GOAL:
Switch "yellow building" to "ochre building" in the records below and write them out again with nothing else changed. Leave the pictures out of your version.
*****
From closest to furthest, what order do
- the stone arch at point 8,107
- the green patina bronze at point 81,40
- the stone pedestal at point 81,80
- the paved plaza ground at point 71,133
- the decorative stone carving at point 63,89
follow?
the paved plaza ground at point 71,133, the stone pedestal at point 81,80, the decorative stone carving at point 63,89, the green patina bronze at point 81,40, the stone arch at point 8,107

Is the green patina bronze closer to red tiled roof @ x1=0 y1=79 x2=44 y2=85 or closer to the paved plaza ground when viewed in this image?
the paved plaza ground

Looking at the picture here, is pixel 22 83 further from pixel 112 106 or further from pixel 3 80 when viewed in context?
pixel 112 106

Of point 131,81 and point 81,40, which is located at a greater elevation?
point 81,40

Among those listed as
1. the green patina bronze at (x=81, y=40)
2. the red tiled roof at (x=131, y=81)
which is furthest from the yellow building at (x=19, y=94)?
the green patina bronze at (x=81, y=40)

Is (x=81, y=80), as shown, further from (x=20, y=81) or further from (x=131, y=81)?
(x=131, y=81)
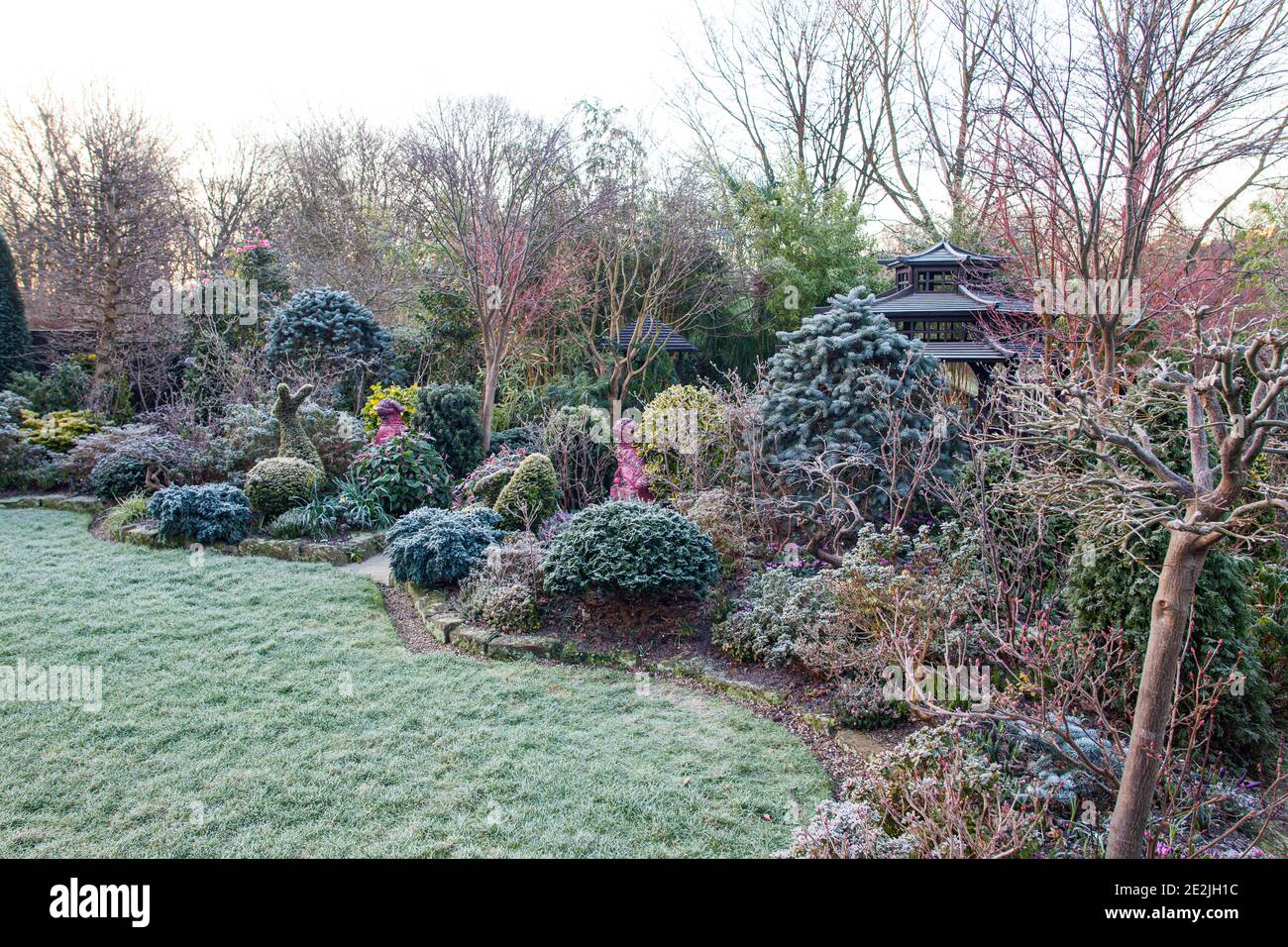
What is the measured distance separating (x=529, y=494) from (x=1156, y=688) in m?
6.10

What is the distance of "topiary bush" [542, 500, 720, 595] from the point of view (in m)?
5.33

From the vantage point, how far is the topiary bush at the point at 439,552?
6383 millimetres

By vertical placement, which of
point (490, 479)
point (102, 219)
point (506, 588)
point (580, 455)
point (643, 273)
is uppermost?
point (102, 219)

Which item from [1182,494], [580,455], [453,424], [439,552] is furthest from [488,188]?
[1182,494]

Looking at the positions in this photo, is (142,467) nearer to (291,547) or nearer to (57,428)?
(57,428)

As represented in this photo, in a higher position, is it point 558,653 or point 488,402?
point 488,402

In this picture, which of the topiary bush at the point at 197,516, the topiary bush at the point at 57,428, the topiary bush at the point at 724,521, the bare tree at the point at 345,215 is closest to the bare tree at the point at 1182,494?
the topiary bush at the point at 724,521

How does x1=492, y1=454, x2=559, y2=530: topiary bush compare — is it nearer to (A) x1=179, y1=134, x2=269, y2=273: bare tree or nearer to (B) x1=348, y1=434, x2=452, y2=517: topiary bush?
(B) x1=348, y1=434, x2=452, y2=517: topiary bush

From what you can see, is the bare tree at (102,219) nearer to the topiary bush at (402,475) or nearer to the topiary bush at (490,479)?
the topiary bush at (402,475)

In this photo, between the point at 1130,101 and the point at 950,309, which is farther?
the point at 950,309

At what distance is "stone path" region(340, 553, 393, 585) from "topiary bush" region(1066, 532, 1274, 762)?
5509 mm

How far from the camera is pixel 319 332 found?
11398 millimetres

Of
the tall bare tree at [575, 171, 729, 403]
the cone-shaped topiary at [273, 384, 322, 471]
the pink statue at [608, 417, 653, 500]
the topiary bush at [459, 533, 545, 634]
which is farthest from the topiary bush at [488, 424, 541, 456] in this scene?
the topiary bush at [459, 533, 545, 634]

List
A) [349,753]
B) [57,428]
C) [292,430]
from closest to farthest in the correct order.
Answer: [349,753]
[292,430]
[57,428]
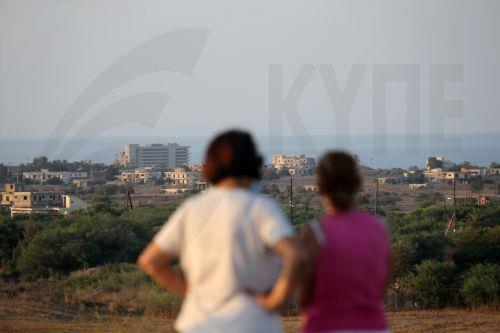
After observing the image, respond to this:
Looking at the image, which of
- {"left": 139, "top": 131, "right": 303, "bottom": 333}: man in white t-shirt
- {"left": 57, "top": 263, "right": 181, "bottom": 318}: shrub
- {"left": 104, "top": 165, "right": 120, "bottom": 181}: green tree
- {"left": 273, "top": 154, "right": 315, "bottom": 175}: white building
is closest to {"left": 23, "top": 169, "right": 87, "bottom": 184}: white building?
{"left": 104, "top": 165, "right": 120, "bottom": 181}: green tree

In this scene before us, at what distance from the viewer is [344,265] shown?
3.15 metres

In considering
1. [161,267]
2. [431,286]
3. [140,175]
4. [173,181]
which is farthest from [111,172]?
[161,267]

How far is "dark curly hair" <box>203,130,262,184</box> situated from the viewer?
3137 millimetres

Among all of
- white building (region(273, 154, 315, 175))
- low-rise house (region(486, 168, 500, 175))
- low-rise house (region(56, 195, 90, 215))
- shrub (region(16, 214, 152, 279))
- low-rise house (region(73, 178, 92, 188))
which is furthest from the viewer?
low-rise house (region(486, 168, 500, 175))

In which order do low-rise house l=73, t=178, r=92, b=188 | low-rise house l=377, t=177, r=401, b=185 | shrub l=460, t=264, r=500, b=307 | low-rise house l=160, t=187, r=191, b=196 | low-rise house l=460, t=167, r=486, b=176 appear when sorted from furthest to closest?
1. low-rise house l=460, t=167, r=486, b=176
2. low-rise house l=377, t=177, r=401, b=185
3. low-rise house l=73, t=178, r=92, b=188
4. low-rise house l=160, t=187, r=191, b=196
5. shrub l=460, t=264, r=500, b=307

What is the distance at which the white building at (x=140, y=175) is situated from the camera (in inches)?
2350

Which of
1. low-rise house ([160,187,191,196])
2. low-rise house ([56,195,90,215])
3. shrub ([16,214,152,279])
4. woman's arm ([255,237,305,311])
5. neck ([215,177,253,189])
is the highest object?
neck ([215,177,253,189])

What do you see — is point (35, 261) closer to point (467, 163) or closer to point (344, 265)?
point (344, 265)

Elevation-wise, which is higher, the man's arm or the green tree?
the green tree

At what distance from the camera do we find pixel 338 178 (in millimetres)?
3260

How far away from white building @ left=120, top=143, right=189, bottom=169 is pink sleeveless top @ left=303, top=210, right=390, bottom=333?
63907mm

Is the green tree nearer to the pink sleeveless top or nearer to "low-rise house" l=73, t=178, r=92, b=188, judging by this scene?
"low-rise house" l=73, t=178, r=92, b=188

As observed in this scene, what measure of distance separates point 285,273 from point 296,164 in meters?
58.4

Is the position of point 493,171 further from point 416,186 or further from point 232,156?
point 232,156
*****
THE OUTPUT:
From closest to furthest, what order do
- the stone arch at point 8,107
- the green patina bronze at point 81,40
- the stone pedestal at point 81,80
- the paved plaza ground at point 71,133
- the decorative stone carving at point 63,89
follow?
the paved plaza ground at point 71,133, the stone pedestal at point 81,80, the decorative stone carving at point 63,89, the green patina bronze at point 81,40, the stone arch at point 8,107

Is the green patina bronze closer to red tiled roof @ x1=0 y1=79 x2=44 y2=85 or closer to the paved plaza ground when viewed in this image?
the paved plaza ground

Looking at the picture here, is pixel 22 83 further from pixel 112 106 or further from pixel 3 80 when viewed in context?
pixel 112 106

Of point 131,81 and point 81,40, which is located at a greater elevation?
point 81,40

Among those listed as
1. the green patina bronze at (x=81, y=40)
2. the red tiled roof at (x=131, y=81)
which is furthest from the ochre building at (x=19, y=94)?
the green patina bronze at (x=81, y=40)

Is (x=81, y=80), as shown, further from (x=20, y=81) or further from (x=131, y=81)?
(x=131, y=81)
What is the measured distance separating (x=529, y=494) from (x=1156, y=688) in m?
6.10

What is the distance of "topiary bush" [542, 500, 720, 595] from the point of view (in m)?
5.33

From the vantage point, how far is the topiary bush at the point at 439,552?
6383 millimetres

By vertical placement, which of
point (490, 479)
point (102, 219)
point (506, 588)
point (580, 455)
point (643, 273)
is uppermost?
point (102, 219)

Which item from [1182,494], [580,455], [453,424], [439,552] is furthest from [488,188]?
[1182,494]

Looking at the positions in this photo, is (142,467) nearer to (291,547) or nearer to (57,428)?
(57,428)

As represented in this photo, in a higher position, is it point 558,653 or point 488,402?
point 488,402

In this picture, which of the topiary bush at the point at 197,516, the topiary bush at the point at 57,428, the topiary bush at the point at 724,521, the bare tree at the point at 345,215 is closest to the bare tree at the point at 1182,494?
the topiary bush at the point at 724,521

How does x1=492, y1=454, x2=559, y2=530: topiary bush compare — is it nearer to (A) x1=179, y1=134, x2=269, y2=273: bare tree or nearer to (B) x1=348, y1=434, x2=452, y2=517: topiary bush?
(B) x1=348, y1=434, x2=452, y2=517: topiary bush

From what you can see, is the bare tree at (102,219) nearer to the topiary bush at (402,475) or nearer to the topiary bush at (490,479)?
the topiary bush at (402,475)

In this photo, between the point at 1130,101 and the point at 950,309, which is farther?
the point at 950,309

At what distance is "stone path" region(340, 553, 393, 585) from "topiary bush" region(1066, 532, 1274, 762)?
5509 mm

How far from the camera is pixel 319 332 found?
11398 millimetres

Of
the tall bare tree at [575, 171, 729, 403]
the cone-shaped topiary at [273, 384, 322, 471]
the pink statue at [608, 417, 653, 500]
the topiary bush at [459, 533, 545, 634]
which is farthest from the topiary bush at [488, 424, 541, 456] in this scene?
the topiary bush at [459, 533, 545, 634]

List
A) [349,753]
B) [57,428]
C) [292,430]
from closest to farthest in the correct order.
Answer: [349,753]
[292,430]
[57,428]
After observing the image, respond to this:
Looking at the image, which of
- {"left": 139, "top": 131, "right": 303, "bottom": 333}: man in white t-shirt
- {"left": 57, "top": 263, "right": 181, "bottom": 318}: shrub
- {"left": 104, "top": 165, "right": 120, "bottom": 181}: green tree
- {"left": 273, "top": 154, "right": 315, "bottom": 175}: white building
is closest to {"left": 23, "top": 169, "right": 87, "bottom": 184}: white building?
{"left": 104, "top": 165, "right": 120, "bottom": 181}: green tree

In this scene before us, at what distance from the viewer is [344,265] shown?
3.15 metres

In considering
1. [161,267]
2. [431,286]
3. [140,175]
4. [173,181]
which is farthest from [111,172]?
[161,267]

How far is "dark curly hair" <box>203,130,262,184</box> situated from the viewer?
3137 millimetres

Among all of
- white building (region(273, 154, 315, 175))
- low-rise house (region(486, 168, 500, 175))
- low-rise house (region(56, 195, 90, 215))
- shrub (region(16, 214, 152, 279))
- low-rise house (region(73, 178, 92, 188))
which is furthest from the viewer?
low-rise house (region(486, 168, 500, 175))

In which order do low-rise house l=73, t=178, r=92, b=188 | low-rise house l=377, t=177, r=401, b=185 | shrub l=460, t=264, r=500, b=307 | low-rise house l=160, t=187, r=191, b=196 | low-rise house l=460, t=167, r=486, b=176 appear when sorted from furthest to closest?
1. low-rise house l=460, t=167, r=486, b=176
2. low-rise house l=377, t=177, r=401, b=185
3. low-rise house l=73, t=178, r=92, b=188
4. low-rise house l=160, t=187, r=191, b=196
5. shrub l=460, t=264, r=500, b=307

What is the distance at which the white building at (x=140, y=175) is situated from the camera (in inches)?
2350

Which of
1. low-rise house ([160,187,191,196])
2. low-rise house ([56,195,90,215])
3. shrub ([16,214,152,279])
4. woman's arm ([255,237,305,311])
5. neck ([215,177,253,189])
is the highest object?
neck ([215,177,253,189])

What do you see — is point (35, 261) closer to point (467, 163) or closer to point (344, 265)?
point (344, 265)

Elevation-wise, which is higher, the man's arm or the green tree?
the green tree

At what distance from the camera do we find pixel 338 178 (in millimetres)?
3260

How far away from white building @ left=120, top=143, right=189, bottom=169 is pink sleeveless top @ left=303, top=210, right=390, bottom=333?
63907mm

Is the green tree nearer to the pink sleeveless top or nearer to "low-rise house" l=73, t=178, r=92, b=188, judging by this scene?
"low-rise house" l=73, t=178, r=92, b=188

As observed in this scene, what measure of distance separates point 285,273 from point 296,164 in meters?
58.4

Is the position of point 493,171 further from point 416,186 or further from point 232,156?
point 232,156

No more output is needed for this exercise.